PASSAGE PROVIDED:
>>

Britain can’t escape the world economic crisis (part 2)
In the last issue of World Revolution we published the first part of the report on the National Situation presented to the 16th Congress of WR in November last year. This examined the reasons for the increase in the rate of growth of GDP in recent years, concluding that it came from an increase in the absolute rate of exploitation of the working class and, in particular, from an extension of the working day through an increase in the rate of overtime, especially unpaid overtime. In the second part, published below, we go on to consider how the ruling class completes the task - once again at the expense of the working class.
Consumption and debt
The production of surplus value is only one half of the task for the capitalist. The other is its realisation.
Britain has maintained its share of the global market at about 5.2% for much of the last decade, due to the growth of the service sector that has compensated the continuing decline in exports of goods. This has been a significant achievement at a time when many other countries, including the US, have experienced a slow down. However, over the longer term Britain has experienced a significant decline. In 1950 it had 25.4% of the world market in manufactured exports. This dropped to 9.1% in 1973 and to 7.9% in 1992. Not only is the current level below that of 1992 but it includes both manufactures and services.
The overall balance of British trade has remained negative, although not on a scale to compare with the US. This makes it clear that the growth of Britain's economy is not the result of greater trade.
Nor is it the result of increased government spending, which has remained above 40% throughout the 80s and 90s. Today it is slightly lower than when the Conservatives were in power with the declared aim of rolling back the state. That said, there has been a growth in the fiscal deficit over the last few years, exceeding both earlier government predictions and the EU limit of 3% of GDP. This has been due both to increases in expenditure and decreases in receipts and was the main reason for the increase in National Insurance contributions announced in the 2002 budget.
The growth of the British economy has been based on the domestic market and the increase in private consumption.

<<

Saved data entries:
>>

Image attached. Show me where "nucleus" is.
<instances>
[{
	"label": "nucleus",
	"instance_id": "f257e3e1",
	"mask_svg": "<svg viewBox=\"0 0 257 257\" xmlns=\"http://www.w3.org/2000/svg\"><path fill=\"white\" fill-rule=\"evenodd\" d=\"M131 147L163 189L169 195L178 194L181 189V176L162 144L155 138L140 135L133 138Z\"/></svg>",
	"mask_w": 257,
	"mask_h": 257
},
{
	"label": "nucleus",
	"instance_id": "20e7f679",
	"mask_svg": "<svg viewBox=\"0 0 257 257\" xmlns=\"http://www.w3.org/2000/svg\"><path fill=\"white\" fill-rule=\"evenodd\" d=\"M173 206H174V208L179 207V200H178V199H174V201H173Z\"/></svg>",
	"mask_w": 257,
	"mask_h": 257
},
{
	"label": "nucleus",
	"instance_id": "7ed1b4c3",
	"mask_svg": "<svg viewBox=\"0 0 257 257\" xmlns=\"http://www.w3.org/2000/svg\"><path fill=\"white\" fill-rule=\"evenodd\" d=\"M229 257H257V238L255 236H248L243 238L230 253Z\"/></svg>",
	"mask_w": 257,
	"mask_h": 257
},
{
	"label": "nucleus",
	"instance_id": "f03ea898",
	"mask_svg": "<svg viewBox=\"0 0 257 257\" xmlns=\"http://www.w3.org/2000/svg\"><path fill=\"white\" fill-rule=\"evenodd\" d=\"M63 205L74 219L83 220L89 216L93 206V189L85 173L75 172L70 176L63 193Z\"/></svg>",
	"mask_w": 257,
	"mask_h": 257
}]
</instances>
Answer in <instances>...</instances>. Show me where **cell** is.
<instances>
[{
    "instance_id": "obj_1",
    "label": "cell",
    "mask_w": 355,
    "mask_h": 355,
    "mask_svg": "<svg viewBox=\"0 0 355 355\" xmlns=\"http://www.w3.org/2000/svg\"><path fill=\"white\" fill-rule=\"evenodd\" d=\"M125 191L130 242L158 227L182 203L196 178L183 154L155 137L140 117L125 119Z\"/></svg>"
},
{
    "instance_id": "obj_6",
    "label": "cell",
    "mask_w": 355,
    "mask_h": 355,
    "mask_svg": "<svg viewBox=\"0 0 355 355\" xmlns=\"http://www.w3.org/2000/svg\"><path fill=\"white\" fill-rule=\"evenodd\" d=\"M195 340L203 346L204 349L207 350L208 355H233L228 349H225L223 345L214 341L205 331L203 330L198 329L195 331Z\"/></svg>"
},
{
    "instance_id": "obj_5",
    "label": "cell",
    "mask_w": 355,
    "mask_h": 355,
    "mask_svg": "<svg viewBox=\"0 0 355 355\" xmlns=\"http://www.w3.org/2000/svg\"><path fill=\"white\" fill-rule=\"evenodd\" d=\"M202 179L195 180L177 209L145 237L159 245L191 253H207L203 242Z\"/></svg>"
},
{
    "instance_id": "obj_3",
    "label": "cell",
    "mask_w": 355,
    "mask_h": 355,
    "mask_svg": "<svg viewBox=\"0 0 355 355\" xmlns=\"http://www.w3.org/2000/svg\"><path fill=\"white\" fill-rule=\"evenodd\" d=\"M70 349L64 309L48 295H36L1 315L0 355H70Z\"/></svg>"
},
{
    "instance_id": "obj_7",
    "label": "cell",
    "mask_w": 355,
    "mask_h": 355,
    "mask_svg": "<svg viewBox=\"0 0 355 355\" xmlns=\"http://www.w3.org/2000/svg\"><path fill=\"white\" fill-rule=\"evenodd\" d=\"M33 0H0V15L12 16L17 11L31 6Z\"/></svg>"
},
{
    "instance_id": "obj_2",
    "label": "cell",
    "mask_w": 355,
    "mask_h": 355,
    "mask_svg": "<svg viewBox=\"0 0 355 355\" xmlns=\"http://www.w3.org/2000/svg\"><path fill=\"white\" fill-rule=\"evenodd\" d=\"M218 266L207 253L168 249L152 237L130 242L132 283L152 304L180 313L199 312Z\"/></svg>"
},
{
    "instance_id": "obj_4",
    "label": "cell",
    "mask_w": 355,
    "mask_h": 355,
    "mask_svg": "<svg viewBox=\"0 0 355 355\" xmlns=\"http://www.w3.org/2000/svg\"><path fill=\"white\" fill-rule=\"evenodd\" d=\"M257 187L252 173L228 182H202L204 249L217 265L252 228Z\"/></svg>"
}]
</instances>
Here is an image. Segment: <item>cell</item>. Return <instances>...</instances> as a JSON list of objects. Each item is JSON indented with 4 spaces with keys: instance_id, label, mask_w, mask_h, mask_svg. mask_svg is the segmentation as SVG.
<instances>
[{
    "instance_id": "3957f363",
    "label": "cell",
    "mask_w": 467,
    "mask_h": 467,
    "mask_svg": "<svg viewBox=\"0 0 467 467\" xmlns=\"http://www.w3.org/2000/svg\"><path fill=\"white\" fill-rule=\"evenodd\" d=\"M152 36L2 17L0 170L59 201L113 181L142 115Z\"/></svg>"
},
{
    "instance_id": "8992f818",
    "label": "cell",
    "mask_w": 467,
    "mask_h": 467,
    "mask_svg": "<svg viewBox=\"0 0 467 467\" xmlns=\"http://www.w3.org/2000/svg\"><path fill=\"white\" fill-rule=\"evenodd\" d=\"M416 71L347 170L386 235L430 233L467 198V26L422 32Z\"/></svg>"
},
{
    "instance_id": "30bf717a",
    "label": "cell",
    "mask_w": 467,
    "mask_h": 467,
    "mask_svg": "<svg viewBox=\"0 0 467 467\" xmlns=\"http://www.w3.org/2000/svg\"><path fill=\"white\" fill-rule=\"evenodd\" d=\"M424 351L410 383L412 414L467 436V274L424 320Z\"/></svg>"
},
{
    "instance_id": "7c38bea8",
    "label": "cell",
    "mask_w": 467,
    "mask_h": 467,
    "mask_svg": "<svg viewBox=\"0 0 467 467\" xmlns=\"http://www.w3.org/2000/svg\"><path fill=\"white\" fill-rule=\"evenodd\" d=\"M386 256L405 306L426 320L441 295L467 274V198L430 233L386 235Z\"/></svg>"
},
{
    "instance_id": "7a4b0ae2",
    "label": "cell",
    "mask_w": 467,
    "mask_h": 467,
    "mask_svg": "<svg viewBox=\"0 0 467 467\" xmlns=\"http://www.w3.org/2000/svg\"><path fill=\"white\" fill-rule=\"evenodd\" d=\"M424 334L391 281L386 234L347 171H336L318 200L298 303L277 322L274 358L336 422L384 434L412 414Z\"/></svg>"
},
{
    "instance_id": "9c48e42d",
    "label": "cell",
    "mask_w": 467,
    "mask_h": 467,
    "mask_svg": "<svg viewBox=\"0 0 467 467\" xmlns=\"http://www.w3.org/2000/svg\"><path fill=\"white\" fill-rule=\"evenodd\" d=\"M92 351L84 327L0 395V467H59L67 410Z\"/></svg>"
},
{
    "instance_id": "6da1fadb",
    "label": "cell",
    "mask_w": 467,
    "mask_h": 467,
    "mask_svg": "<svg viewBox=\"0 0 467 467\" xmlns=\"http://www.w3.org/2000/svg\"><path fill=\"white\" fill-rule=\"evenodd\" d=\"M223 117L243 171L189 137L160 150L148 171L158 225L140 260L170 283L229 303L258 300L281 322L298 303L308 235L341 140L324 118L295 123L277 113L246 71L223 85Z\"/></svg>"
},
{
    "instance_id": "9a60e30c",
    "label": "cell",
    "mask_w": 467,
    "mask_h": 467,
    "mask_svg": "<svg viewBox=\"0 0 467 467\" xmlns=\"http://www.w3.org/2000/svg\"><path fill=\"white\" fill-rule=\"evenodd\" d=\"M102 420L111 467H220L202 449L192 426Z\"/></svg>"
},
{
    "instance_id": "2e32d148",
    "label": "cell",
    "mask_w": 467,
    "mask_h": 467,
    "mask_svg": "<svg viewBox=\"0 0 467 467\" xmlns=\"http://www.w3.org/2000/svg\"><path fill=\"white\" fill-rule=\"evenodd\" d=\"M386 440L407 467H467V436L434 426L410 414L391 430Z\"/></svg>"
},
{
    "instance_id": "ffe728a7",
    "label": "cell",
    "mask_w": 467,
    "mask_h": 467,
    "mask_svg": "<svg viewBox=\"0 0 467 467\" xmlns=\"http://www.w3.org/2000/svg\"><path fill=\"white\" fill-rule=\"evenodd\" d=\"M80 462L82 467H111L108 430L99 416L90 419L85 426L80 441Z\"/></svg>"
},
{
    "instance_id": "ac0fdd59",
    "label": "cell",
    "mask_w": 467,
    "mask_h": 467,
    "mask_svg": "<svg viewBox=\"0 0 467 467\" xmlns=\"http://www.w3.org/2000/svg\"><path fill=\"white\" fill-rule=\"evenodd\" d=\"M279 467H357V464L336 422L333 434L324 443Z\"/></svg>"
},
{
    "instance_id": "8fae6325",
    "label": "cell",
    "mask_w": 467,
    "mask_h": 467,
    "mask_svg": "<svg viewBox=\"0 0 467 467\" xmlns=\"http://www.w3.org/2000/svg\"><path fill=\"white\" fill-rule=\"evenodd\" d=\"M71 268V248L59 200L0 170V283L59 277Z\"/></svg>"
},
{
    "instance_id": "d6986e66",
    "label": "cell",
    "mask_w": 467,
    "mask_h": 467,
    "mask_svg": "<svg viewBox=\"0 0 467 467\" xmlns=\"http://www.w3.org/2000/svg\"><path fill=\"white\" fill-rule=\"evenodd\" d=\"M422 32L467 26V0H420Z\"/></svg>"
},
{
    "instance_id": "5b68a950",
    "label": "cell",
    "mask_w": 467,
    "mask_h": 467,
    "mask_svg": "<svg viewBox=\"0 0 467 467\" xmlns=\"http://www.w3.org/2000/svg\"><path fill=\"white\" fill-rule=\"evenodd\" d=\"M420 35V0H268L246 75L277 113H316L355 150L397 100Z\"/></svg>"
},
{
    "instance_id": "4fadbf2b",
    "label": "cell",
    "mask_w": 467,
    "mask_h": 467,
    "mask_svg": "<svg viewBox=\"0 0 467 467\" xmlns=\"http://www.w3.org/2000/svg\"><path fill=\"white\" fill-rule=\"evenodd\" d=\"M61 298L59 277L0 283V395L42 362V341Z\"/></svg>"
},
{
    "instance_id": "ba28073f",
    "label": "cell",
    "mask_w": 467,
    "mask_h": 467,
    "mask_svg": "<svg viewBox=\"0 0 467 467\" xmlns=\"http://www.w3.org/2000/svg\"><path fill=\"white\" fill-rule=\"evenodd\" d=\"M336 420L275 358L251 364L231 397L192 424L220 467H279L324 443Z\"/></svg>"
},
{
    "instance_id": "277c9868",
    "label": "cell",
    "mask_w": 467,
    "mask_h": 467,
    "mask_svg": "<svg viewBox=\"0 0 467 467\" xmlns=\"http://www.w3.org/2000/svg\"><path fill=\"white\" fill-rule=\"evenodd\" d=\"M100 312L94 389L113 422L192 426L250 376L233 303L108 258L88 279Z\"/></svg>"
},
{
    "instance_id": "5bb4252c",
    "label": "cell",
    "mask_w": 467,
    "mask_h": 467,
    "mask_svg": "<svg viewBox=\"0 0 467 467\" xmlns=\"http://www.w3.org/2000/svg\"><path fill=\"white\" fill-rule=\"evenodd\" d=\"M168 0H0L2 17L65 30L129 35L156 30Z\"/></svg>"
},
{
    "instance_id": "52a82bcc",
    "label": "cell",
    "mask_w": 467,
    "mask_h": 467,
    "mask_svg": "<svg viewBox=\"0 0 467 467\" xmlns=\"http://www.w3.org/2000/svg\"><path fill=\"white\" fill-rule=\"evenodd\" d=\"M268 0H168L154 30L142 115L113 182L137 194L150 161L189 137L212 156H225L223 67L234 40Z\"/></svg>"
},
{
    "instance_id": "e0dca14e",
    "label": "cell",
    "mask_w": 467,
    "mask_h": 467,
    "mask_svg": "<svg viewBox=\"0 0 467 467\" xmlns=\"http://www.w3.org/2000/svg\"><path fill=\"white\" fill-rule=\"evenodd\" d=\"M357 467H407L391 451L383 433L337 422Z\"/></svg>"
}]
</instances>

<<

WHAT THIS EXERCISE ASKS:
(A) Retype the records word for word, starting at their first line and ending at the line that contains "Answer in <instances>...</instances>.", with both of those lines included.
(B) Write the next part of the article on Britain and the world economic crisis, picking up after its last sentence.

RESULTS OF THE TASKS:
(A)
Image attached. Show me where "nucleus" is.
<instances>
[{
	"label": "nucleus",
	"instance_id": "f257e3e1",
	"mask_svg": "<svg viewBox=\"0 0 257 257\" xmlns=\"http://www.w3.org/2000/svg\"><path fill=\"white\" fill-rule=\"evenodd\" d=\"M131 147L163 189L169 195L178 194L181 189V176L162 144L155 138L140 135L133 138Z\"/></svg>",
	"mask_w": 257,
	"mask_h": 257
},
{
	"label": "nucleus",
	"instance_id": "20e7f679",
	"mask_svg": "<svg viewBox=\"0 0 257 257\" xmlns=\"http://www.w3.org/2000/svg\"><path fill=\"white\" fill-rule=\"evenodd\" d=\"M173 206H174V208L179 207V200H178V199H174V201H173Z\"/></svg>",
	"mask_w": 257,
	"mask_h": 257
},
{
	"label": "nucleus",
	"instance_id": "7ed1b4c3",
	"mask_svg": "<svg viewBox=\"0 0 257 257\" xmlns=\"http://www.w3.org/2000/svg\"><path fill=\"white\" fill-rule=\"evenodd\" d=\"M229 257H257V238L255 236H248L243 238L230 253Z\"/></svg>",
	"mask_w": 257,
	"mask_h": 257
},
{
	"label": "nucleus",
	"instance_id": "f03ea898",
	"mask_svg": "<svg viewBox=\"0 0 257 257\" xmlns=\"http://www.w3.org/2000/svg\"><path fill=\"white\" fill-rule=\"evenodd\" d=\"M63 205L74 219L83 220L89 216L93 206V189L85 173L75 172L70 176L63 193Z\"/></svg>",
	"mask_w": 257,
	"mask_h": 257
}]
</instances>
Answer in <instances>...</instances>. Show me where **cell** is.

(B)
"Growth has been led by private consumption since the mid-1990s with net exports acting as a drag on activity in every year since 1996. However, in nominal terms the excess of consumption over output growth appears unremarkable compared with many G7 countries. This underlines the importance of relative price changes following the rise of the real effective exchange rate by 25 per cent between 1996 and 1998. Although the household saving rate fell by around 3 percentage points between 1997 and 1998, between then and early 2002 the increase in consumption was largely underpinned by growth in disposable income. More recently, however, personal disposable income has slowed, partly due to tax increases, and private consumption has outpaced personal disposable income since early 2002. The housing market has become an increasingly important factor in two respects: the rise in housing wealth has almost entirely offset the effect of the fall in equity prices on household wealth since 2000; and mortgage equity withdrawal was running at close to a record high of 6 per cent of disposable income in the first half of 2003. As house prices have risen on average by nearly 15 per cent per annum since 1999, the vulnerability of consumption and the wider economy to an abrupt fall in the housing market has increased" (OECD Economic Surveys, United Kingdom, 2004, p.24-6).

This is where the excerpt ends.